Bam! Your second commit.

Now, let’s say that we’re unhappy with the changes that we’ve just made to readme.txt, and that we want to undo them. The power of Git is (among other things) that you can jump back and forth between different snapshots of your project. Let’s take a look at how this works.

Right-click again on readme.txt (in the Windows explorer, not Git GUI) and select ‘Git History’. This will open a somewhat complicated-looking window that describes the commit history of your project. The top row contains a list of all commits, with the commit message in the first column, the person who made the commit in the second, and the time of the commit in the third row. Now, right-click on the commit labeled ‘Add readme.txt’ (i.e. our first commit) and select ‘Reset master branch to here’. You will be asked whether you want a ‘hard’, ‘soft’, or ‘mixed’ reset. For now, suffice it to say that a ‘hard’ reset really takes you back to the situation of the commit. So that’s what we will select here.

However, and this is a very important point, if you do a hard reset you will lose all work in your repository that has not been committed. In other words, before you do a hard reset, make sure that you have committed all changes that you want to preserve.
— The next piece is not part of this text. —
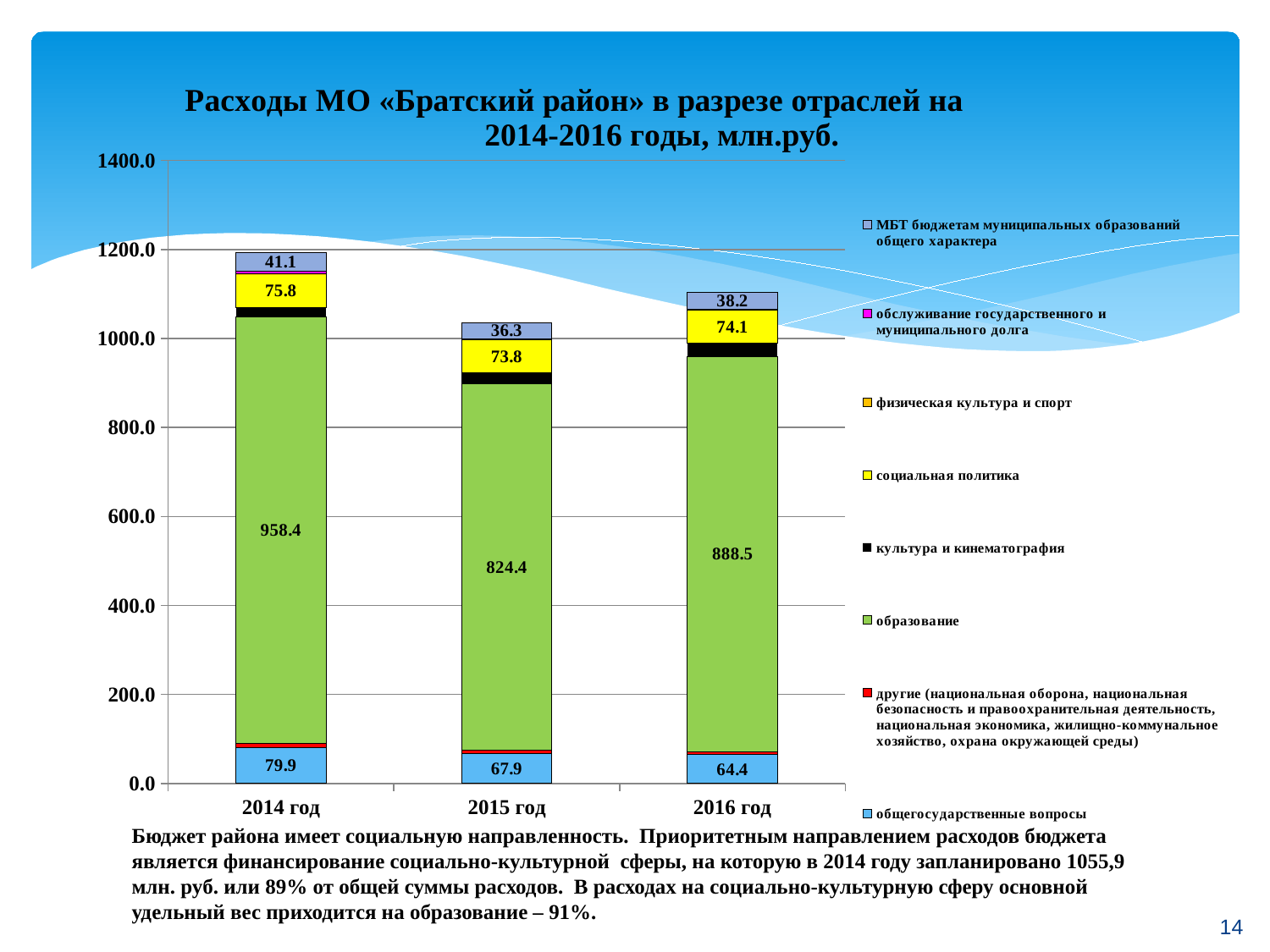
Is the total height of the stacked bar for 2015 год greater or less than 1200.0? less Does the value for общегосударственные вопросы rise or fall from 2014 год to 2016 год? fall In which year is the value for образование the lowest? 2015 год What is the value for образование in 2014 год? 958.4 What is the value for МБТ бюджетам муниципальных образований общего характера in 2016 год? 38.2 How many years are shown on the x axis? 3 What is the value for социальная политика in 2015 год? 73.8 How many series does the legend list? 8 What is the difference between the образование values for 2014 год and 2016 год? 69.9 In which year is the value for общегосударственные вопросы the highest? 2014 год Which is larger: социальная политика in 2014 год or in 2016 год? 2014 год What is the value for общегосударственные вопросы in 2016 год? 64.4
If there are any changes listed under ‘Unstaged Changes’ in the Git GUI (click on ‘Rescan’ to be sure), they will be irretrievably lost after a hard reset.

With that important disclaimer out of the way, in this case we do select the hard reset. You will now see that readme.txt is empty again, just like it was before we did our second commit. We travelled back in time! Now right-click on the commit labelled ‘Some changes to readme.txt’ and do another hard reset. You will now see that readme.txt contains text again. We have travelled back to the future! (I wrote this only so that I can include the image below. It’s of course more accurate to say that we have travelled back to a point in history that is closer to the present. Git does not yet support traveling to the future.)

Well, that’s it for now! A very very basic introduction to Git. We have not even begun to explore what Git can do. We have not mentioned syncing your repository with a server such as GitHub. We have not mentioned how you can collaborate with others. We have not mentioned how you can work on different versions of the same project in parallel. And the simple workflow that I describe here is not necessarily the only or best one. (Some may frown on the potentially dangerous use of a hard reset.)

But for managing document versions in a one-man project, this is pretty much all you need. And once you know the basics, you can gradually extend your knowledge of Git to deal with more complex situations.